The demo was a triumph. The agent took a vague request, planned six steps, called four tools, and produced a result that made the room lean forward. Someone said "this changes everything." Two weeks later the same agent is in production. It loops on step three until it hits the iteration cap. It calls a tool that doesn't exist with arguments it invented. It spends $40 of inference deciding it can't do a task it was never able to do. The token budget for the month is gone by the 9th.
The demo and the production system share a name and almost nothing else. The demo ran one curated happy path under supervision. Production runs ten thousand adversarial paths unsupervised. The gap between them is not prompt tuning.
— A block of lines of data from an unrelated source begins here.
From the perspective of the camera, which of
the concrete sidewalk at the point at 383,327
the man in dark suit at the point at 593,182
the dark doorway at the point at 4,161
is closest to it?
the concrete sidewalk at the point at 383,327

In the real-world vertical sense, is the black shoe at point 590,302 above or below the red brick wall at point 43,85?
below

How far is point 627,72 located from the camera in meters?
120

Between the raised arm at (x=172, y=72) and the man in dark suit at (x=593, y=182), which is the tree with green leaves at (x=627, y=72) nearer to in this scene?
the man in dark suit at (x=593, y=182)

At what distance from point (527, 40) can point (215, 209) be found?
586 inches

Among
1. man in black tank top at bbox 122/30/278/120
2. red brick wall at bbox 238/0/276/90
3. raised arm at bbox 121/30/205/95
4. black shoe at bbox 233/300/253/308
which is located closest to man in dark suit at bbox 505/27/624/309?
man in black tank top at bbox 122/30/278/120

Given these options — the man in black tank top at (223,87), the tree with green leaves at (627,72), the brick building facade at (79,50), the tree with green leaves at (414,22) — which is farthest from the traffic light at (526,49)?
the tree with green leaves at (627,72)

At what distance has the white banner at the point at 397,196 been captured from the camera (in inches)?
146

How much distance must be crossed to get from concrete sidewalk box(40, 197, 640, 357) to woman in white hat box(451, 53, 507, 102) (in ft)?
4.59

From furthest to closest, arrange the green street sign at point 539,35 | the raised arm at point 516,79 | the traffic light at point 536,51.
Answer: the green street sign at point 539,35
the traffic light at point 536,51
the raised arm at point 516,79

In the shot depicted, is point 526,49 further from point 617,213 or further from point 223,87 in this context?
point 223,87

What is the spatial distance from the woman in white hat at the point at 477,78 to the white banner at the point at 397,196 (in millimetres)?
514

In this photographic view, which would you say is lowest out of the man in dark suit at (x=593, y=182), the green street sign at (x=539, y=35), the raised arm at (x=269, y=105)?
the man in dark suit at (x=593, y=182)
It's architecture.
Where the demo lied to you
A demo agent is a closed loop with a benevolent operator. The inputs are clean. The tools always succeed. The model never gets confused because the human running the demo would have reset it if it did. Nobody measured cost because the demo ran four times.
Production removes every one of those conditions. Inputs are malformed, contradictory, and occasionally hostile. Tools time out, return errors, and return success with garbage payloads. The model gets confused constantly, and there's no human standing by to reset it. And every run costs money you can count.
The teardown below is what breaks, why, and what replaces the broken part.
Failure mode one: the agent that won't stop
The single most common production agent failure is the loop. The agent tries an approach, it doesn't work, it tries a slight variation, that doesn't work, it tries the first approach again. Without a hard cap it runs until something external kills it. With a naive cap it burns the full cap on every hard input.
The naive fix is an iteration limit. The real fix is multiple independent stop conditions:
- Iteration cap — a hard maximum on reasoning steps per task. Not 50. Closer to 6–10 for most real tasks. If a task genuinely needs 30 steps, it needs to be decomposed into sub-tasks, not granted a bigger budget.
- Cost cap — a per-task token ceiling enforced in code, not in the prompt. The model cannot be trusted to police its own spend. When the running cost crosses the ceiling, the orchestrator halts the loop regardless of state.
- No-progress detection — track whether each step changes state. Three consecutive steps that produce no new tool result or no new information mean the agent is spinning. Halt and escalate.
- Wall-clock cap — a task that's been running for 90 seconds is a task the user has already given up on.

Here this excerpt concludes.